## Extrait fourni
_ _ _ _ _

Telle est la richesse de l'Italie dans les beaux-arts, que six années suffiraient à peine pour connaître les travaux des seuls peintres qu'elle a produits, puisque leur nombre s'éleve à plus de trois mille, d'après le catalogue de Lanzi, auquel, malgré tous ses soins, un assez grand nombre ont encore échappé.

Si les Français peuvent accuser les Italiens de connaître à peine les maîtres distingués de leur école, quelques uns exceptés, les Italiens peuvent, à leur tour, accuser les Français d'être aussi dans une parfaite ignorance d'une très-grande quantité de leurs artistes de toutes les classes. Cela vient de ce que trop peu de Français voyagent en Italie comme amateurs, et de ce que les élèves de l'académie de France. vont ordinairement de Paris à Rome et de Rome à Paris, sans se détourner de leur route pour parcourir les diverses écoles de ce beau pays. Nous croyons que la dernière année de leur pensionnat serait employée plus utilement à aller les étudier, qu'à la passer à Rome, dont ils ont été dans le cas d'apprécier toutes les beautés.

Nos marchands de tableaux, se bornant aussi à faire le voyage de la Flandre et de la Hollande, n'ont appris que quelques noms des écoles d'Italie et, depuis peu de jours, quelques noms de celle d'Espagne. Dépréciateurs continuels de ce qu'ils ne connaissent pas, ce sont eux qui entretiennent, parmi les amateurs qu'ils dirigent, le goût des écoles des seuls Pays-Bas; et nous devons à l'ignorance et à l'intérêt cet éloigne

ment que l'on manifeste en général pour les belles productions de l'Italie et de l'Espagne. On prévoit que la perte de l'art sera due, en France, à ce goût trop exclusif, si on continue à y persister.

L'école espagnole, dont le mérite, trop long-temps inconnu, rivalise quelquefois celui d'Italie, est en possession du second rang, qui lui est assigné par les véritables connaisseurs, en dépit de toutes les petites combinaisons mercantiles et de l'ignorance.

_ _ _ _ _

## Matériel fourni
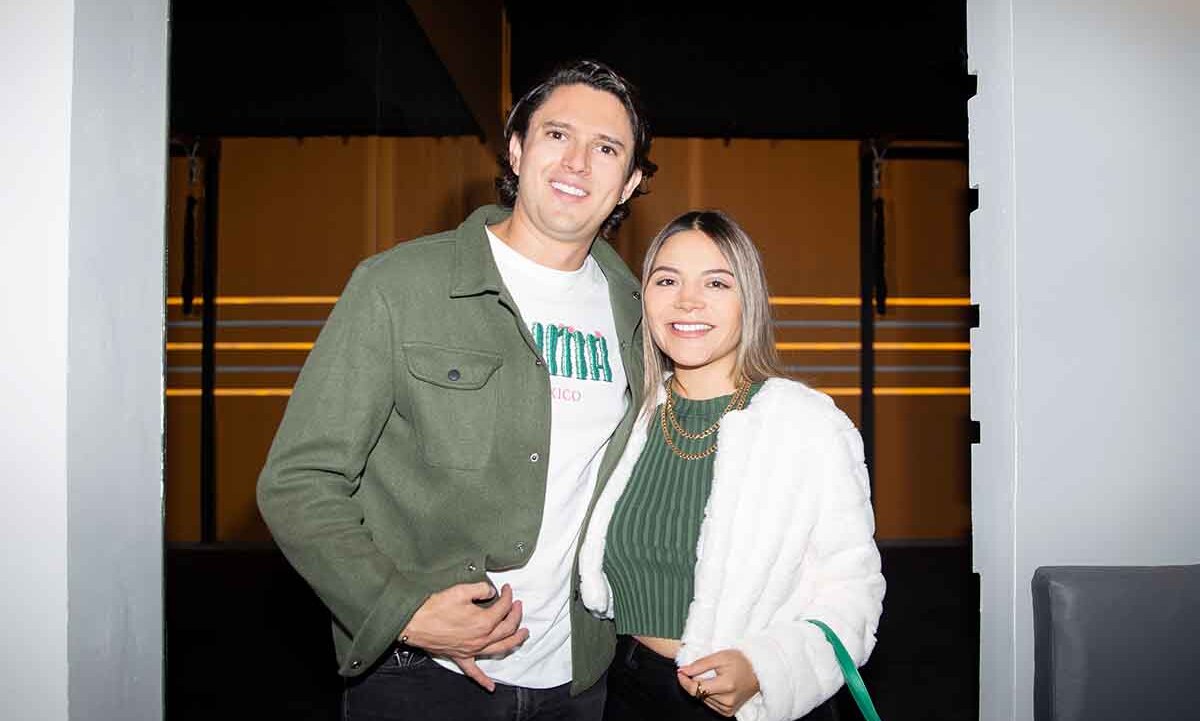 Adolfo Lazzari y Yun Beyruti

_ _ _ _ _

## Consigne A
Renvoyez sans rien changer le passage de l'extrait sur la peinture en Italie allant de « ment que l'on » jusqu'à « et de l'ignorance. ».
## Consigne B
Répondez brièvement à ces questions sur l'extrait consacré à la peinture en Italie :
(i) D'après le catalogue de Lanzi, combien de peintres l'Italie a-t-elle produits ?
(ii) Dans quels pays nos marchands de tableaux se bornent-ils à voyager ?
(iii) Quel rang l'école espagnole occupe-t-elle ?

## Réponse A
ment que l'on manifeste en général pour les belles productions de l'Italie et de l'Espagne. On prévoit que la perte de l'art sera due, en France, à ce goût trop exclusif, si on continue à y persister.

L'école espagnole, dont le mérite, trop long-temps inconnu, rivalise quelquefois celui d'Italie, est en possession du second rang, qui lui est assigné par les véritables connaisseurs, en dépit de toutes les petites combinaisons mercantiles et de l'ignorance.

## Réponse B
(i) Plus de trois mille.
(ii) La Flandre et la Hollande.
(iii) Le second rang.